[Start of Attachment]

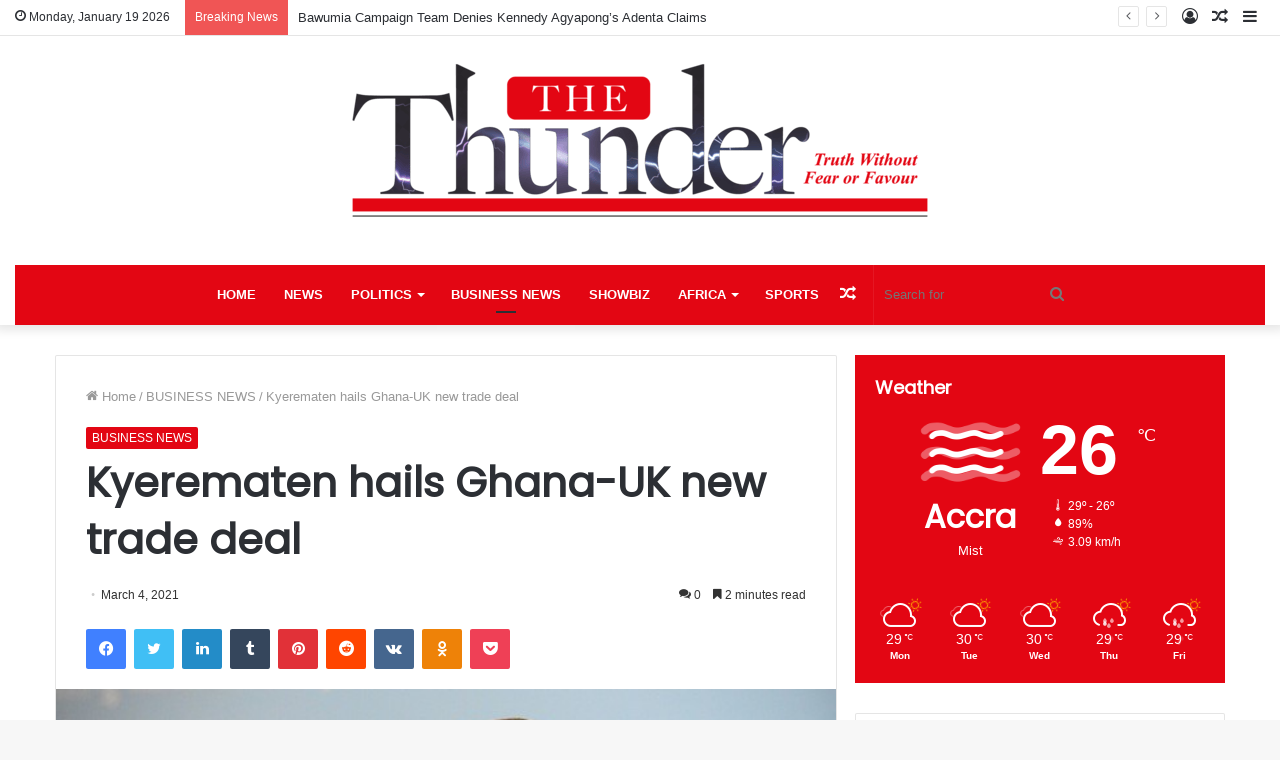

--- FILE ---
content_type: text/html; charset=utf-8
request_url: https://www.google.com/recaptcha/api2/aframe
body_size: 265
content:
<!DOCTYPE HTML><html><head><meta http-equiv="content-type" content="text/html; charset=UTF-8"></head><body><script nonce="hb3OKxUc84pbriH9NsvowA">/** Anti-fraud and anti-abuse applications only. See google.com/recaptcha */ try{var clients={'sodar':'https://pagead2.googlesyndication.com/pagead/sodar?'};window.addEventListener("message",function(a){try{if(a.source===window.parent){var b=JSON.parse(a.data);var c=clients[b['id']];if(c){var d=document.createElement('img');d.src=c+b['params']+'&rc='+(localStorage.getItem("rc::a")?sessionStorage.getItem("rc::b"):"");window.document.body.appendChild(d);sessionStorage.setItem("rc::e",parseInt(sessionStorage.getItem("rc::e")||0)+1);localStorage.setItem("rc::h",'1768810870539');}}}catch(b){}});window.parent.postMessage("_grecaptcha_ready", "*");}catch(b){}</script></body></html>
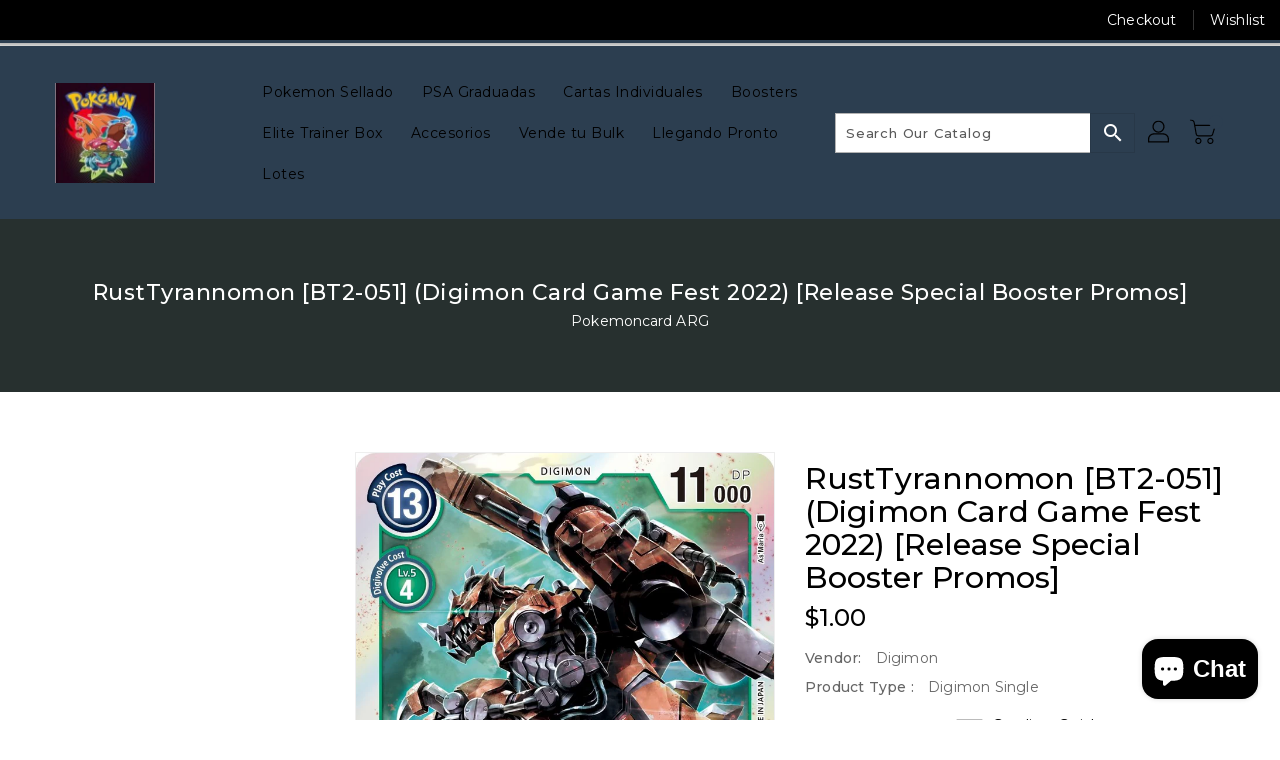

--- FILE ---
content_type: text/json
request_url: https://conf.config-security.com/model
body_size: 304
content:
{"title":"recommendation AI model (keras)","structure":"release_id=0x78:2f:29:48:7c:3e:62:74:7c:52:36:28:4b:6a:71:3e:51:20:4f:68:2e:30:58:5a:7b:6f:38:71:7c;keras;gkf1l5k5cnblwt6irvdpsozxhhskp0c25p6xokskjon0dinz5gh7hpxewy1ijh2hlj39uwnt","weights":"../weights/782f2948.h5","biases":"../biases/782f2948.h5"}

--- FILE ---
content_type: application/javascript
request_url: https://www.webyze.com/LiveThemeEditor/theme-38da9f910c2cfcbd63c747e718bc95f62a9ea36f.js
body_size: 764
content:
if("undefined"==typeof webyzeHead){var webyzeHead=document.head||document.getElementsByTagName("head")[0],webyzeStyle=document.createElement("style");webyzeStyle.type="text/css";var webyzeCSS="[base64]";webyzeStyle.id="webyzeLTEstyle";webyzeStyle.styleSheet?webyzeStyle.styleSheet.cssText=atob(webyzeCSS):webyzeStyle.appendChild(document.createTextNode(atob(webyzeCSS)));webyzeHead.appendChild(webyzeStyle);(function(){var c=function(c,b){var a=document.createElement("script");a.type="text/javascript";
a.readyState?a.onreadystatechange=function(){if("loaded"==a.readyState||"complete"==a.readyState)a.onreadystatechange=null,b()}:a.onload=function(){b()};a.src=c;document.getElementsByTagName("head")[0].appendChild(a)},d=function(d){var b;window.addEventListener("message",function(a){"webyze-liveThemeEditor"==a.data&&(c("//www.webyze.com/LiveThemeEditor/js/liveEditing.js",function(){}),clearInterval(b))});b=setInterval(function(){parent.postMessage("webyze-liveThemeEditor:true","*")},3E3);setTimeout(function(){parent.postMessage("webyze-liveThemeEditor:true",
"*")},200)};"undefined"===typeof jQuery?c("//ajax.googleapis.com/ajax/libs/jquery/1.11.2/jquery.min.js",function(){jQuery=jQuery.noConflict(!0);d(jQuery)}):d(jQuery)})()};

[End of Attachment]

TASK:
Set down the records again verbatim, with no pictures.

COMPLETED TASK:
--- FILE ---
content_type: text/html; charset=utf-8
request_url: https://www.google.com/recaptcha/api2/aframe
body_size: 265
content:
<!DOCTYPE HTML><html><head><meta http-equiv="content-type" content="text/html; charset=UTF-8"></head><body><script nonce="hb3OKxUc84pbriH9NsvowA">/** Anti-fraud and anti-abuse applications only. See google.com/recaptcha */ try{var clients={'sodar':'https://pagead2.googlesyndication.com/pagead/sodar?'};window.addEventListener("message",function(a){try{if(a.source===window.parent){var b=JSON.parse(a.data);var c=clients[b['id']];if(c){var d=document.createElement('img');d.src=c+b['params']+'&rc='+(localStorage.getItem("rc::a")?sessionStorage.getItem("rc::b"):"");window.document.body.appendChild(d);sessionStorage.setItem("rc::e",parseInt(sessionStorage.getItem("rc::e")||0)+1);localStorage.setItem("rc::h",'1768810870539');}}}catch(b){}});window.parent.postMessage("_grecaptcha_ready", "*");}catch(b){}</script></body></html>

--- FILE ---
content_type: text/json
request_url: https://conf.config-security.com/model
body_size: 304
content:
{"title":"recommendation AI model (keras)","structure":"release_id=0x78:2f:29:48:7c:3e:62:74:7c:52:36:28:4b:6a:71:3e:51:20:4f:68:2e:30:58:5a:7b:6f:38:71:7c;keras;gkf1l5k5cnblwt6irvdpsozxhhskp0c25p6xokskjon0dinz5gh7hpxewy1ijh2hlj39uwnt","weights":"../weights/782f2948.h5","biases":"../biases/782f2948.h5"}

--- FILE ---
content_type: application/javascript
request_url: https://www.webyze.com/LiveThemeEditor/theme-38da9f910c2cfcbd63c747e718bc95f62a9ea36f.js
body_size: 764
content:
if("undefined"==typeof webyzeHead){var webyzeHead=document.head||document.getElementsByTagName("head")[0],webyzeStyle=document.createElement("style");webyzeStyle.type="text/css";var webyzeCSS="[base64]";webyzeStyle.id="webyzeLTEstyle";webyzeStyle.styleSheet?webyzeStyle.styleSheet.cssText=atob(webyzeCSS):webyzeStyle.appendChild(document.createTextNode(atob(webyzeCSS)));webyzeHead.appendChild(webyzeStyle);(function(){var c=function(c,b){var a=document.createElement("script");a.type="text/javascript";
a.readyState?a.onreadystatechange=function(){if("loaded"==a.readyState||"complete"==a.readyState)a.onreadystatechange=null,b()}:a.onload=function(){b()};a.src=c;document.getElementsByTagName("head")[0].appendChild(a)},d=function(d){var b;window.addEventListener("message",function(a){"webyze-liveThemeEditor"==a.data&&(c("//www.webyze.com/LiveThemeEditor/js/liveEditing.js",function(){}),clearInterval(b))});b=setInterval(function(){parent.postMessage("webyze-liveThemeEditor:true","*")},3E3);setTimeout(function(){parent.postMessage("webyze-liveThemeEditor:true",
"*")},200)};"undefined"===typeof jQuery?c("//ajax.googleapis.com/ajax/libs/jquery/1.11.2/jquery.min.js",function(){jQuery=jQuery.noConflict(!0);d(jQuery)}):d(jQuery)})()};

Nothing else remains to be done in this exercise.